Artificial intelligence promises faster tuberculosis (TB) screening using chest X-rays, but real-world deployment can stumble when a model trained in one place sees images from another. In a multinational external validation study led by Ibrahim Shuaibu, researchers tested how geographic domain shift — differences between the population and image characteristics where a model is trained and where it is used — affects safety and reliability. The team trained a convolutional neural network on a single public source, the Shenzhen chest X-ray dataset (China; total n=662), and then asked whether that single-source model would still perform well on very different patient groups.
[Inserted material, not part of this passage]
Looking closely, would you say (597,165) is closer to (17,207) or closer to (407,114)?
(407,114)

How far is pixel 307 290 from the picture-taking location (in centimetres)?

The work echoes World Health Organization (WHO) guidance that screening tools must maintain high sensitivity so infectious cases are not missed. Rather than only reporting internal success, the study deliberately moved the trained model to two external settings to stress-test its behavior and to reveal the kinds of errors that can arise when a model is deployed beyond its original domain.
The researchers used a DenseNet-121 model with transfer learning and trained it in two stages: head training followed by fine-tuning. To avoid anatomically implausible image changes they excluded horizontal flipping during training. Evaluation included an internal test set from China, an external balanced cohort from Montgomery County (USA; n=138), and an external TB-positive cohort from India (n=155). The India dataset served as a sensitivity stress test and did not include negative controls, so specificity and ROC-AUC were not computed for that cohort. Internal validation produced an Area Under the Curve (AUC) of 0.889 and accuracy of 85.6%. External testing revealed divergent failure modes: on the USA cohort sensitivity was high at 94.8% but specificity dropped to 43.7%, indicating many false positives; on the India TB-only cohort sensitivity collapsed to 52.3%, meaning 47.7% of confirmed TB cases were missed under domain shift. The team also explored model attention using Grad-CAM to understand where the network was focusing.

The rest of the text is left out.